The movie’s biggest gotcha is, of course, the death of Gage, who’s tragically splattered across the road while chasing a kite string under a gloriously sunny sky.

Though it introduces freaky things like ghosts, hissing zombie cats, scalpel-wielding tots, and the idea that a random patch of land can be magically evil, Pet Sematary is mostly concerned with the crushing fear of death, a theme that becomes repetitive and is ultimately couched in a warning that we need to accept death as a part of life that can’t be ignored or altered.

Rachel — who’s still dealing with the awful trauma of her sister Zelda’s fatal illness decades prior — wants to protect Ellie from learning about death, even though she’s been blatantly exposed to the concept thanks to the pet cemetery. And Louis ends up bringing Church back from the dead at Jud’s urging, because “Your daughter ain’t ready.”

But Ellie gets a crash course in death anyway. The woman who’s been helping the Creeds with domestic chores hangs herself out of despair over her own chronic illness, and Louis has to bust out the talk about what happens (or doesn’t happen) when we die — a lesson he walks way back after Gage is killed, and he encourages Ellie’s belief that “God could take it back if he wanted to.”

That’s problematic, Doc. But everyone’s tenuously logical behaviour — sure, the cat’s been acting extra weird since being resurrected, but Ellie’s none the wiser, so no harm done, right? — flies out the window after Gage is gone.

Louis and Jud both grapple with tremendous guilt, while ghostly Victor tries to warn Rachel and Ellie about the burial ground even though neither has any idea what’s going on (and Ellie is, like, eight years old and still not sure what mortality means).

Pet Sematary builds toward another inevitable story beat — the transformation of Gage from sweet tot to murderous li’l monster — but the characters have already suffered plenty of emotional damage prior to that point.

In the end, trying to dodge death backfires on everyone — especially Louis, whose love for his son tempts him to do the exact thing he shouldn’t — in the worst way possible. The movie isn’t particularly shriek-inducing when you re-watch it (though it does have some unintentionally funny moments, like when Louis forces a hysterical Rachel to down a Valium), but it cultivates plenty of still potent feel-bad vibes, even if other parts of the movie haven’t aged as well.

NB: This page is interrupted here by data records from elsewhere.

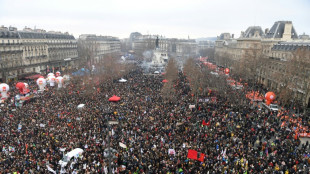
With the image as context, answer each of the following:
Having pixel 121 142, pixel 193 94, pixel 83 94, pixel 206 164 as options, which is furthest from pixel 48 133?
pixel 193 94

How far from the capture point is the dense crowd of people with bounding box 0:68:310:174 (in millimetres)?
16891

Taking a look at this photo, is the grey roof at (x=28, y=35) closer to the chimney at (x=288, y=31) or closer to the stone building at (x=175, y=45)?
the stone building at (x=175, y=45)

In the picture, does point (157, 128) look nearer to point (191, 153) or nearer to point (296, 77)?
point (191, 153)

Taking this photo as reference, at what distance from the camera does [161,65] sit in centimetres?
7712

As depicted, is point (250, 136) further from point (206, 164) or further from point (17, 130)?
point (17, 130)

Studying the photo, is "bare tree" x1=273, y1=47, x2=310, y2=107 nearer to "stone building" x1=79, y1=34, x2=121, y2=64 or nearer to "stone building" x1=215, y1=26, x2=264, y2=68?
"stone building" x1=215, y1=26, x2=264, y2=68

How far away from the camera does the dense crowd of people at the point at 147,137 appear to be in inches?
665

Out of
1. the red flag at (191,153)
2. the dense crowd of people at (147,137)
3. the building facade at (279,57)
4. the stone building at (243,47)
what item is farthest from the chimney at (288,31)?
the red flag at (191,153)

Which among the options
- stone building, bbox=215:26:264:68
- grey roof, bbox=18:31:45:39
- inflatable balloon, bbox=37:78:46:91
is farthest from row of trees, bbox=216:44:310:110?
grey roof, bbox=18:31:45:39

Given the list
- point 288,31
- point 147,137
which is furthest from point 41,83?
point 288,31

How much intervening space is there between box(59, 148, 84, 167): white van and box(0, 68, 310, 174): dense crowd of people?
1.32 feet

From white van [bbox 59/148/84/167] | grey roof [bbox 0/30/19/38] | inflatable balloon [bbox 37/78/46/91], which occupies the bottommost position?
white van [bbox 59/148/84/167]

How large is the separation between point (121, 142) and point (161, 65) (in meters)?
58.6

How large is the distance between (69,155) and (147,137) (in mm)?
7293
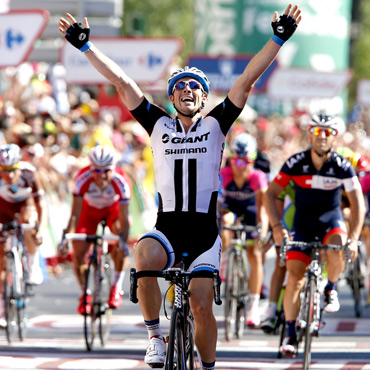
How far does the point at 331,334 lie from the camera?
13.2m

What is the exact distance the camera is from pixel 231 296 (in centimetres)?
1321

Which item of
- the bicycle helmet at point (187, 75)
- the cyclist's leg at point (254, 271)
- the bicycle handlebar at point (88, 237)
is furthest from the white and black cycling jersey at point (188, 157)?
the cyclist's leg at point (254, 271)

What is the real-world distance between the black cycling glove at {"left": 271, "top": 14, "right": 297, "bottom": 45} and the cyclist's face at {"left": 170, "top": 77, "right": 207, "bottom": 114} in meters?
0.61

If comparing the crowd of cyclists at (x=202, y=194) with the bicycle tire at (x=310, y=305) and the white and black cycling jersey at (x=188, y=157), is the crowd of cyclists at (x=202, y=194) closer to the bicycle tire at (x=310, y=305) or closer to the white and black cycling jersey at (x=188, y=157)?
the white and black cycling jersey at (x=188, y=157)

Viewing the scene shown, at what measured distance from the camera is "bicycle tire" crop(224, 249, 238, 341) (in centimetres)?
1291

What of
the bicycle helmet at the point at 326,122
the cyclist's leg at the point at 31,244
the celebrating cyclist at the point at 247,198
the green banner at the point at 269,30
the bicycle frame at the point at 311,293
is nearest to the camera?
the bicycle frame at the point at 311,293

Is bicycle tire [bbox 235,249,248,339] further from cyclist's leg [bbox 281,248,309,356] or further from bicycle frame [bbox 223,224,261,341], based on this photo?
cyclist's leg [bbox 281,248,309,356]

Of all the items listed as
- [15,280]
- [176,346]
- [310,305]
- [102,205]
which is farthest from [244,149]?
[176,346]

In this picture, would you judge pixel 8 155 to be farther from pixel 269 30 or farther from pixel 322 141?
pixel 269 30

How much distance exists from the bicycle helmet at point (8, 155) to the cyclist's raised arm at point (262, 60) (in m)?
4.83

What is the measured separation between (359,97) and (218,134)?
3501 centimetres

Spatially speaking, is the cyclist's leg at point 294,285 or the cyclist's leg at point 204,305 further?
the cyclist's leg at point 294,285

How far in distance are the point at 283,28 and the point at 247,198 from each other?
5.54 m

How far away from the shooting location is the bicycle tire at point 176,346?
7613mm
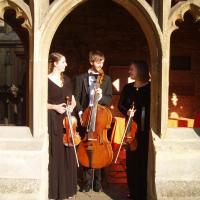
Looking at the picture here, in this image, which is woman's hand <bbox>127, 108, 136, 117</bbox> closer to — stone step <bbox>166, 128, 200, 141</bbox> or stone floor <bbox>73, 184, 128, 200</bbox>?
stone step <bbox>166, 128, 200, 141</bbox>

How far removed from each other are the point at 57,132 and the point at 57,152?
0.81 ft

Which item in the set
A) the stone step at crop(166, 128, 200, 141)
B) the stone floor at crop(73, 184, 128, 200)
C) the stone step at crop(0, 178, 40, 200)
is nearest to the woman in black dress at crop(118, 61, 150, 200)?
the stone floor at crop(73, 184, 128, 200)

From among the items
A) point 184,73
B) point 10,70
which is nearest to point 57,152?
point 184,73

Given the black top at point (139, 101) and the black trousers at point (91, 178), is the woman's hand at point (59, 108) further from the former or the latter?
the black trousers at point (91, 178)

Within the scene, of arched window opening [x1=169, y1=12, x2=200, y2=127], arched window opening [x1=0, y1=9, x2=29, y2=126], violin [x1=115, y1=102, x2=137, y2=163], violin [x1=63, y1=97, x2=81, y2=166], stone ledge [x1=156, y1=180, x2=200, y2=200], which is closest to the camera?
stone ledge [x1=156, y1=180, x2=200, y2=200]

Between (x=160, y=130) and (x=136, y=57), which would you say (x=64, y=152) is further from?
(x=136, y=57)

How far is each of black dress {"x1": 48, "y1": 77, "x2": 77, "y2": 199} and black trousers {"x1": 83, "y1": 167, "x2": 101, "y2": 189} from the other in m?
0.43

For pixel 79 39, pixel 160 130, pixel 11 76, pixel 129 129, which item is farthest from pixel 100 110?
pixel 11 76

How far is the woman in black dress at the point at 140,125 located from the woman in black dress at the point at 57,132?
793 millimetres

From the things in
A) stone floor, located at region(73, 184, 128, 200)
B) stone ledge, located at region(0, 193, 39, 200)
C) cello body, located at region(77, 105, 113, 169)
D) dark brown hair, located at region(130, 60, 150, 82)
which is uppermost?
dark brown hair, located at region(130, 60, 150, 82)

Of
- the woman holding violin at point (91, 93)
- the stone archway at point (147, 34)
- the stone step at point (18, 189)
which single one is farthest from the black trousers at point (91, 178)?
the stone step at point (18, 189)

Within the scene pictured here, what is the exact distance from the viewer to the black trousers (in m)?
6.54

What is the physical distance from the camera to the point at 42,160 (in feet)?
18.3

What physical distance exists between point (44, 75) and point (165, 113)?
1.45 metres
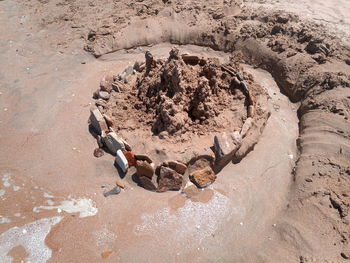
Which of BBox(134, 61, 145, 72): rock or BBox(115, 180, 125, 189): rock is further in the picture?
BBox(134, 61, 145, 72): rock

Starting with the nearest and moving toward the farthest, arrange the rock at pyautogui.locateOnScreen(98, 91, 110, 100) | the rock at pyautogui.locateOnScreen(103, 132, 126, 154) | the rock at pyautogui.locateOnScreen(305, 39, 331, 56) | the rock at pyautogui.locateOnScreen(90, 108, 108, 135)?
the rock at pyautogui.locateOnScreen(103, 132, 126, 154)
the rock at pyautogui.locateOnScreen(90, 108, 108, 135)
the rock at pyautogui.locateOnScreen(98, 91, 110, 100)
the rock at pyautogui.locateOnScreen(305, 39, 331, 56)

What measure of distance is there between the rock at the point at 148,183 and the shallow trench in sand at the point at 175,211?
0.07 m

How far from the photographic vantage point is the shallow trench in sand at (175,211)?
3184mm

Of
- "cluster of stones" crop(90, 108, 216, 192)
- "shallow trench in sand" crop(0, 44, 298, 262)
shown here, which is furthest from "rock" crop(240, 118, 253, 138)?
"cluster of stones" crop(90, 108, 216, 192)

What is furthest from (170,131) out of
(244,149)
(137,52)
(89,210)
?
(137,52)

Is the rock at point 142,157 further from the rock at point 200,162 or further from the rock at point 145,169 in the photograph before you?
the rock at point 200,162

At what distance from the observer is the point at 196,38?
6.12 meters

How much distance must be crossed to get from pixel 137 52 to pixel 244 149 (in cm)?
311

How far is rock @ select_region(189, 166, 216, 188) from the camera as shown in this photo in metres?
3.67

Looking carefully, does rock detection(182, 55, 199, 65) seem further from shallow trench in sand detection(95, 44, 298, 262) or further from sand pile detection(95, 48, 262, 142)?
shallow trench in sand detection(95, 44, 298, 262)

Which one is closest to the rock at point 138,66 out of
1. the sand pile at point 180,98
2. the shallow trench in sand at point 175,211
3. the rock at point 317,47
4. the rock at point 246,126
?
the sand pile at point 180,98

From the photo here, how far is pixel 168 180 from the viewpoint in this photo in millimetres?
3623

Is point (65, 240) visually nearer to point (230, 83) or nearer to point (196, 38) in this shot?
point (230, 83)

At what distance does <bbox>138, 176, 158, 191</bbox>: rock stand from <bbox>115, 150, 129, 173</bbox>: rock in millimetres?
237
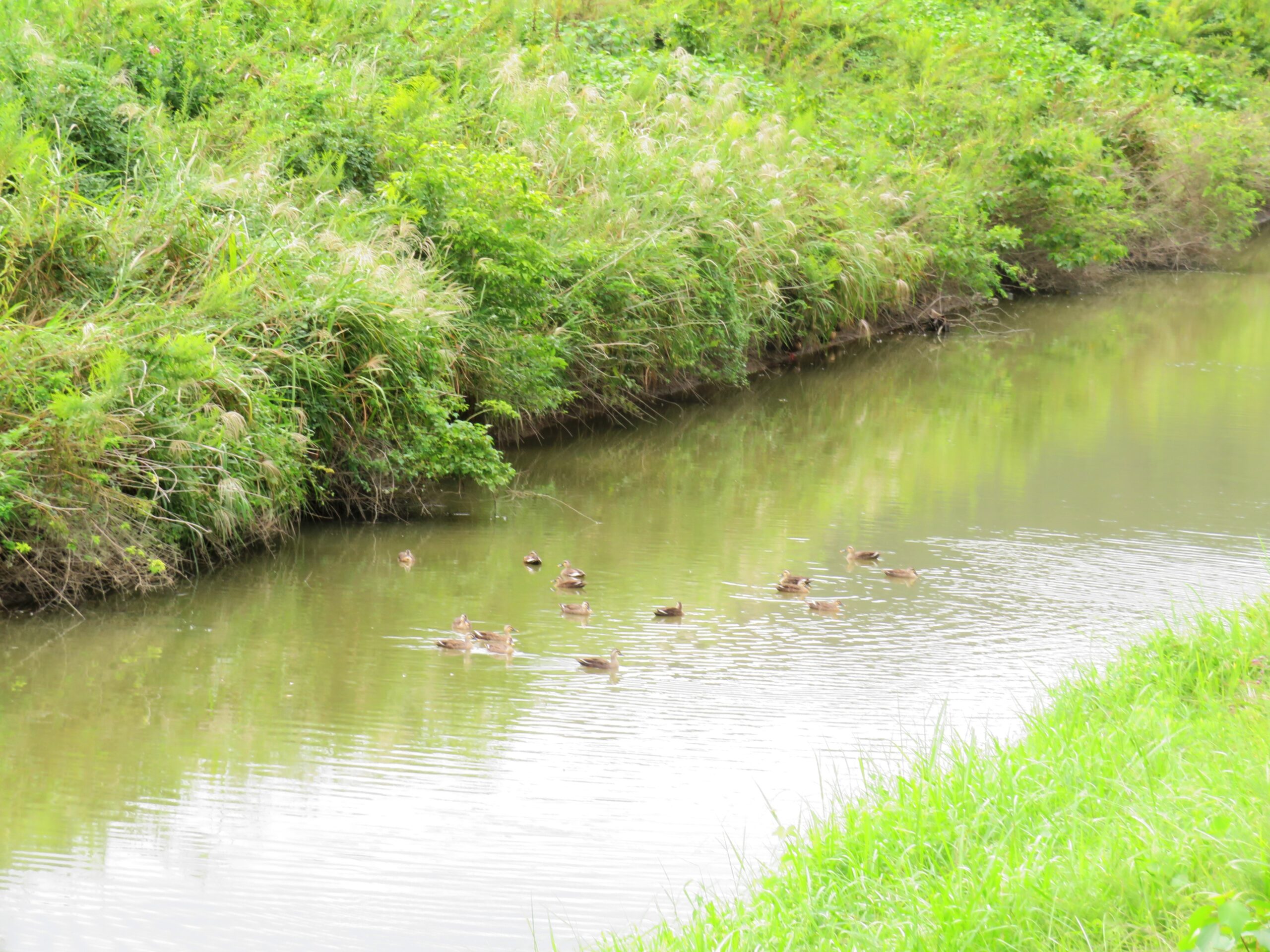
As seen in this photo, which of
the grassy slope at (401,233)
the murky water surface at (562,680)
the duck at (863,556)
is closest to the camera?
the murky water surface at (562,680)

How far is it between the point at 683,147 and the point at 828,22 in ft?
36.6

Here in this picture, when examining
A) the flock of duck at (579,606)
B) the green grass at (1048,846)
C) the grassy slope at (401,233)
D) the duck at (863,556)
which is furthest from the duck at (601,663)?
the duck at (863,556)

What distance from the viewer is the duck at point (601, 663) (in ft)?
23.1

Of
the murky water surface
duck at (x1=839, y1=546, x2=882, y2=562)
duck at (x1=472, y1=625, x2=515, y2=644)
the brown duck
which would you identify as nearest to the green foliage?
the murky water surface

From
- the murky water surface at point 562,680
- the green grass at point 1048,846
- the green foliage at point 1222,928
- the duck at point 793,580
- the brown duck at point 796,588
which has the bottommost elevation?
the murky water surface at point 562,680

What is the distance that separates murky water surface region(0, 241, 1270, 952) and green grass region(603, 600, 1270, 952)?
28.1 inches

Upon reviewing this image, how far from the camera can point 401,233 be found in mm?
10438

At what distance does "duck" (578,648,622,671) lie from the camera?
7.05m

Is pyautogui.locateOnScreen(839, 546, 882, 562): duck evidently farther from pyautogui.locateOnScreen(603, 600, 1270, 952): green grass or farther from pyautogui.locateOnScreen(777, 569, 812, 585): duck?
pyautogui.locateOnScreen(603, 600, 1270, 952): green grass

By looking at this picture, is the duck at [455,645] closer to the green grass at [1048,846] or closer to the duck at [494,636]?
the duck at [494,636]

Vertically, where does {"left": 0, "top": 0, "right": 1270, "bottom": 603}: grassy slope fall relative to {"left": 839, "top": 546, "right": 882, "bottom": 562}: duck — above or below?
above

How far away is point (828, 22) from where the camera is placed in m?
24.6

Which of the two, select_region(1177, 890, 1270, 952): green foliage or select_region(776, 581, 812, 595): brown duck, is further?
select_region(776, 581, 812, 595): brown duck

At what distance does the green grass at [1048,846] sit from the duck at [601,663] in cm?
194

It’ll be interesting to see how the upcoming remake handles some of Pet Sematary’s more dated elements, like the cursed burial ground — a favoured late-1970s/early-1980s horror trope (see also: Amityville Horror, Poltergeist) which here is traced back to the local Micmac tribe, though we only see white characters in the movie, and there’s no explanation given beyond “the ground is sour”.

The 1989 film is pretty limited in its special effects, but the stuff it does use — especially the prosthetics that create Victor’s oozing brain, Zelda’s twisted spine, and Jud’s sliced-up Achilles tendon—is incredibly effective.

Miko Hughes’ performance as Gage came before the “spooky kid” thing was a totally overplayed type, and his screen time is cleverly edited to make the most of what a three-year-old actor can actually pull off.

There are several effective moments where he’s actually off screen, causing chaos or giggling menacingly, and the character is still unsettling as hell.

The trailers for the Pet Sematary remake have offered some decent hints as to what we can expect; for instance, that there’ll be a lot more delving into the dark forces that govern the cemetery (as well as darkness, period).

Back in 1989, King adaptations were already hugely popular; there’d been Carrie, The Shining, Creepshow, Cujo, The Dead Zone, Children of the Corn, Stand By Me, and others.

Thirty years later, not much has changed — least of all the timeless fear of death that looms over all of King’s works, with Pet Sematary in particular exploring a loophole that feels like the ultimate gift, but ends up being a second chance that nobody should ever take.

The Pet Sematary remake had its world premiere at South by Southwest on March 17, and is out in theatres on April 4.